Consider for example that one of your ad units is exhibiting low viewability. Suppose that the issue costs you $1,200/day. Running through the whole process of validation, prioritization, investigation, consideration, and remediation, it can easily take three days to put the problem to rest. Over the course of those three days, you’ll have lost nearly $3.6K.
Now imagine that there are a couple different issues like that every day. Over the course of a month, you’re looking at more than $65K of lost revenue.
The Messy Reality of How Revenue Leaks Play Out
Consider a case where you’ve noted low eCPM for ad unit “MREC_banner_middle” when served to US audiences on mobile.
You validate the issue by comparing your eCPM to recent and historical figures from the same season and time of the week. You determine that eCPM is ≈25% beneath the lower bounds of normal.
Now you need to understand the impact. You crunch the numbers for the affected properties, platforms, and inventory, and you conclude that the issue is costing you some $800/day.

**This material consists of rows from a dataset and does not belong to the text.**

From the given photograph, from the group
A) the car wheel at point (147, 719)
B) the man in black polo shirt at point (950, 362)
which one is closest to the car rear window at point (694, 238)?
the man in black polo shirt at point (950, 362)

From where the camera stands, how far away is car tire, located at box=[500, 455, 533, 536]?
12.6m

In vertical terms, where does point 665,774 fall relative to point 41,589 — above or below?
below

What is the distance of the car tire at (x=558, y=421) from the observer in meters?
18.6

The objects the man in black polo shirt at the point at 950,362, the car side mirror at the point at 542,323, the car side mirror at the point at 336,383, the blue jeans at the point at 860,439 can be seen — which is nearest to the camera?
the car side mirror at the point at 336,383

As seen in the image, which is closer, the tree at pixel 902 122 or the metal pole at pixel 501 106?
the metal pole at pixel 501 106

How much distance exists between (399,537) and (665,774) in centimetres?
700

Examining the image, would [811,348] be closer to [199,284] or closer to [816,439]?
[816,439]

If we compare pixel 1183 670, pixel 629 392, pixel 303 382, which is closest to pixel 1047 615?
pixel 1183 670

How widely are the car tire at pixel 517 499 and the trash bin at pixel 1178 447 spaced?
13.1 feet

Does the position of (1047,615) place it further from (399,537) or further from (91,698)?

But what’s the root cause? You investigate and as you work through the usual suspects — Impressions, Requests, Fill — everything seems to be in order. As you dig deeper, you notice that AdX’s win rate is down.

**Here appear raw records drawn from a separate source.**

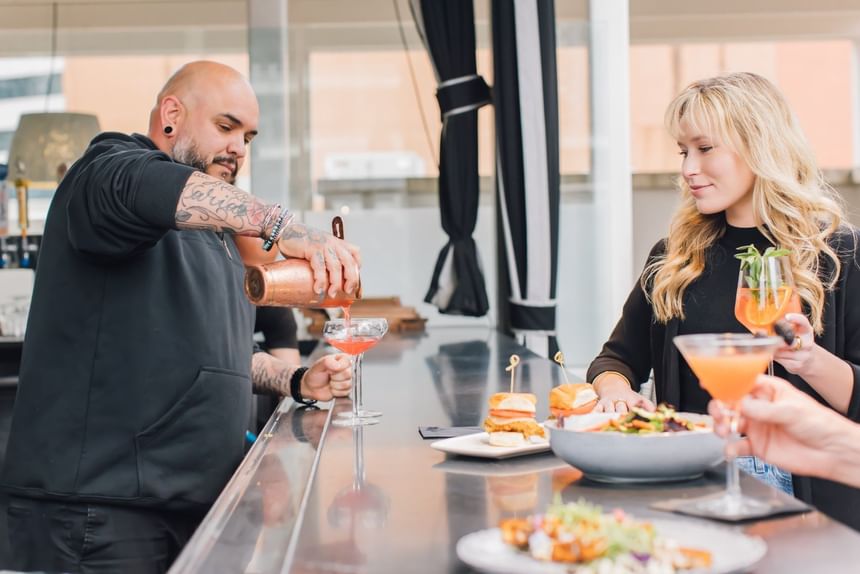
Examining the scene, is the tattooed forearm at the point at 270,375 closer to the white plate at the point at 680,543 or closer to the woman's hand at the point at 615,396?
the woman's hand at the point at 615,396

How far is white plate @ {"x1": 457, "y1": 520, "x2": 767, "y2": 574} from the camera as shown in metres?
0.94

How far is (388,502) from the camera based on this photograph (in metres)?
1.29

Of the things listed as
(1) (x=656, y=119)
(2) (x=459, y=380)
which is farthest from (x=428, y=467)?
(1) (x=656, y=119)

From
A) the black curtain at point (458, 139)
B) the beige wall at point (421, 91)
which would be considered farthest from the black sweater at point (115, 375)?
the beige wall at point (421, 91)

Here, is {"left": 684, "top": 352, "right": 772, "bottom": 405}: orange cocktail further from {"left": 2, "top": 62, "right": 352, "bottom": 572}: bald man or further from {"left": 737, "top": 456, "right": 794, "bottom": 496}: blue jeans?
{"left": 2, "top": 62, "right": 352, "bottom": 572}: bald man

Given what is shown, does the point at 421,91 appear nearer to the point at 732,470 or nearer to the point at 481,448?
the point at 481,448

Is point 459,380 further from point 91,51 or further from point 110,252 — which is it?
point 91,51

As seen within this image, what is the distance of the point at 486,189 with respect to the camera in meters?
4.80

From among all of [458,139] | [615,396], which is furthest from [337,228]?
[458,139]

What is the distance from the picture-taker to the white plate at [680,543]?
94 centimetres

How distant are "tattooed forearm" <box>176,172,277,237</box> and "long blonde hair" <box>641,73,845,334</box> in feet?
2.98

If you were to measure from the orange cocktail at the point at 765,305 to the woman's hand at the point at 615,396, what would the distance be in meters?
0.21

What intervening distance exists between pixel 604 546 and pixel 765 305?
80 centimetres

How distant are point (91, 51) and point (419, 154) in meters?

Not only that, but its CPM is also down. You continue to poke around and eventually discover that a long-running and high-CPM Programmatic Guaranteed (PG) campaign recently ended. The loss of that campaign dropped AdX’s bid participation and the overall CPM for the unit.
Where does that leave you? Obviously you can’t control demand outright. At the same time, you’re not altogether without recourse.

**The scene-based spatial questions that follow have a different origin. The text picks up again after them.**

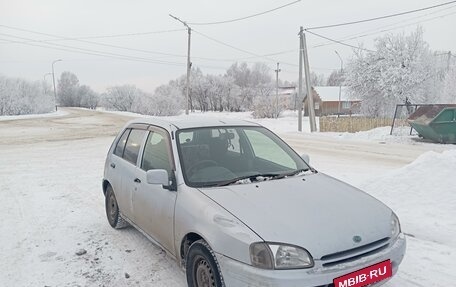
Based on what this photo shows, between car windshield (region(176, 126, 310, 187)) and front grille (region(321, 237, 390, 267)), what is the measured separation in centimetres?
110

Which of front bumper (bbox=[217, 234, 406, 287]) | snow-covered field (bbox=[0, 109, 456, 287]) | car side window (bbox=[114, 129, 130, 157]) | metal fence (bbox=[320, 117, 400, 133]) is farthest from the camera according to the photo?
metal fence (bbox=[320, 117, 400, 133])

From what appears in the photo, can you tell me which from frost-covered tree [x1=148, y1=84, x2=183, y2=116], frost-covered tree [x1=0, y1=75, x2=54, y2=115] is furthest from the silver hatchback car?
frost-covered tree [x1=0, y1=75, x2=54, y2=115]

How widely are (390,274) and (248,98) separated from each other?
7825cm

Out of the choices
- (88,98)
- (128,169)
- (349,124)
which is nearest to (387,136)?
(349,124)

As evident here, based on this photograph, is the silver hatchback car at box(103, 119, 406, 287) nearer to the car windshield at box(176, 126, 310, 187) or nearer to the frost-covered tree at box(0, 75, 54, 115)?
the car windshield at box(176, 126, 310, 187)

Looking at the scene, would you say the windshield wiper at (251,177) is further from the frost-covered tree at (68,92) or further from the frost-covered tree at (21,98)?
the frost-covered tree at (68,92)

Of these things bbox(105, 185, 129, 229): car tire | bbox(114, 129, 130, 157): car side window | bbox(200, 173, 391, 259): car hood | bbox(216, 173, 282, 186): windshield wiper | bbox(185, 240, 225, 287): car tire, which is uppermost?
bbox(114, 129, 130, 157): car side window

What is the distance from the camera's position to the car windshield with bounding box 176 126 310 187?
3.46m

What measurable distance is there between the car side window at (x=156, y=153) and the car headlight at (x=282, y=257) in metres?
1.40

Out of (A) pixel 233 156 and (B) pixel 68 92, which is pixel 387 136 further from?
(B) pixel 68 92

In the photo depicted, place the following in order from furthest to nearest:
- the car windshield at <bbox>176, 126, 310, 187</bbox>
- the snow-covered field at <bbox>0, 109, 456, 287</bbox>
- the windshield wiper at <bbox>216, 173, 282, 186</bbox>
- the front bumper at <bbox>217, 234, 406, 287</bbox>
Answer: the snow-covered field at <bbox>0, 109, 456, 287</bbox>
the car windshield at <bbox>176, 126, 310, 187</bbox>
the windshield wiper at <bbox>216, 173, 282, 186</bbox>
the front bumper at <bbox>217, 234, 406, 287</bbox>

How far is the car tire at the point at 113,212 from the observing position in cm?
496

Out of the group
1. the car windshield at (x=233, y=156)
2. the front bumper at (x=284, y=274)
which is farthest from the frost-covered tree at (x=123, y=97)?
the front bumper at (x=284, y=274)

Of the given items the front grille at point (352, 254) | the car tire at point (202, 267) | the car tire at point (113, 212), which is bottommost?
the car tire at point (113, 212)
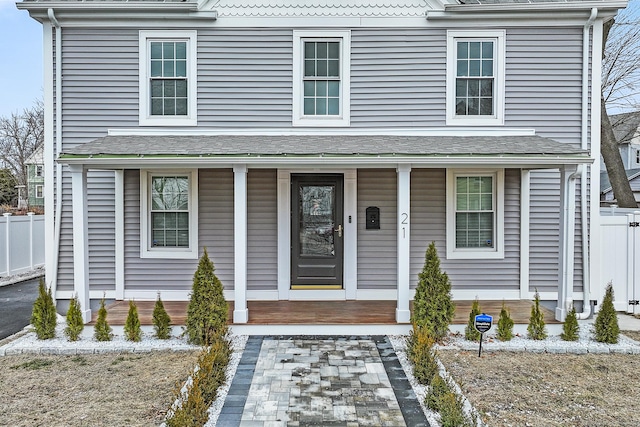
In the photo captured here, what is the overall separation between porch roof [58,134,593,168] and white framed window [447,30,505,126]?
0.81m

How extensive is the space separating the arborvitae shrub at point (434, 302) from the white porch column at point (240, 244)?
2388mm

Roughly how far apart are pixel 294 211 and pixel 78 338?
3.72 meters

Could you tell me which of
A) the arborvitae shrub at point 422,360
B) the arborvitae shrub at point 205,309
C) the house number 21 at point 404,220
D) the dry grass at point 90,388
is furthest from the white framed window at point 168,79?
the arborvitae shrub at point 422,360

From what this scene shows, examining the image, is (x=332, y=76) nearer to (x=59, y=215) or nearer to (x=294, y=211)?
(x=294, y=211)

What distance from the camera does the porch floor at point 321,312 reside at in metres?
6.59

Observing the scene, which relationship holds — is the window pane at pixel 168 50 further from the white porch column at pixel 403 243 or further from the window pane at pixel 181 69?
the white porch column at pixel 403 243

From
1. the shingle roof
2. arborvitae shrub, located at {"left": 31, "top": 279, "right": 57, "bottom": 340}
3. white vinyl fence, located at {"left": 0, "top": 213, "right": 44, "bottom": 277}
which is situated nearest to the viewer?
arborvitae shrub, located at {"left": 31, "top": 279, "right": 57, "bottom": 340}

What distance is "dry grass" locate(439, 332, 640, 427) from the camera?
4129 mm

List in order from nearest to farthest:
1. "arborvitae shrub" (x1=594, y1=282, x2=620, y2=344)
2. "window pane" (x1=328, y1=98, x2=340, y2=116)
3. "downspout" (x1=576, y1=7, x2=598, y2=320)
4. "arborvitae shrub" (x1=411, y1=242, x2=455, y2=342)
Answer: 1. "arborvitae shrub" (x1=411, y1=242, x2=455, y2=342)
2. "arborvitae shrub" (x1=594, y1=282, x2=620, y2=344)
3. "downspout" (x1=576, y1=7, x2=598, y2=320)
4. "window pane" (x1=328, y1=98, x2=340, y2=116)

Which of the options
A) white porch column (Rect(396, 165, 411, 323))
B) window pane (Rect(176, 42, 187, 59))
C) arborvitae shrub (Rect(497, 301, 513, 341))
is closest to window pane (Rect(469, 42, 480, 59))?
white porch column (Rect(396, 165, 411, 323))

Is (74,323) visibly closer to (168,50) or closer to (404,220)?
(168,50)

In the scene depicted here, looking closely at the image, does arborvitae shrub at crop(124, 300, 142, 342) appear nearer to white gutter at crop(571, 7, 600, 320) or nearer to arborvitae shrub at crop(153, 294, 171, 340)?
arborvitae shrub at crop(153, 294, 171, 340)

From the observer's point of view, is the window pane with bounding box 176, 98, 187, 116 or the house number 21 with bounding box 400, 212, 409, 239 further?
the window pane with bounding box 176, 98, 187, 116

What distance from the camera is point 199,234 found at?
7.89m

This is a perfect example of how solvability is not always black or white, but more often grey.
You can bring the issue to Sales and have them do what they can to rustle up a new PG deal. You can adjust AdX flooring to try and boost auction participation and increase competition. You could integrate new demand networks to compensate for the AdX drop. Or you could mix and match these approaches.
Still, none of these options are guaranteed to work. And even if they do work, it will take time for results to be felt. Worse still, some of these remediation strategies can actually backfire to further harm revenue.
Due to its questionable solvability, this issue probably shouldn't jump to the front of the line. But how do you prioritize against other similarly complicated issues?
Worse still, by the time you know enough to put the issue on the backburner, you've already lost hours down the rabbit hole; hours you could have spent on other more solvable stuff!
This is the pain felt by publishers all over the world. Even when everything is handled with care, it’s still a slow and inefficient process.
Bridging the Gap Between Detection and Correction
Because each step of the process relies on manual reviews that can only be undertaken upon the completion of the step prior, revenue leaks persist long after detection.
If, however, publishers were able to automate the process and run through steps 1-4 in parallel, the gap between detection and correction could be virtually eliminated. That's what oolo does.
Using deep monitoring to contextually and operationally analyze data, oolo simultaneously detects, validates, and investigates the issues affecting publisher monetization. When something actionable is found, oolo sends an alert that includes prioritization, root cause explanation, and suggested follow up — putting you in position to act quickly and effectively.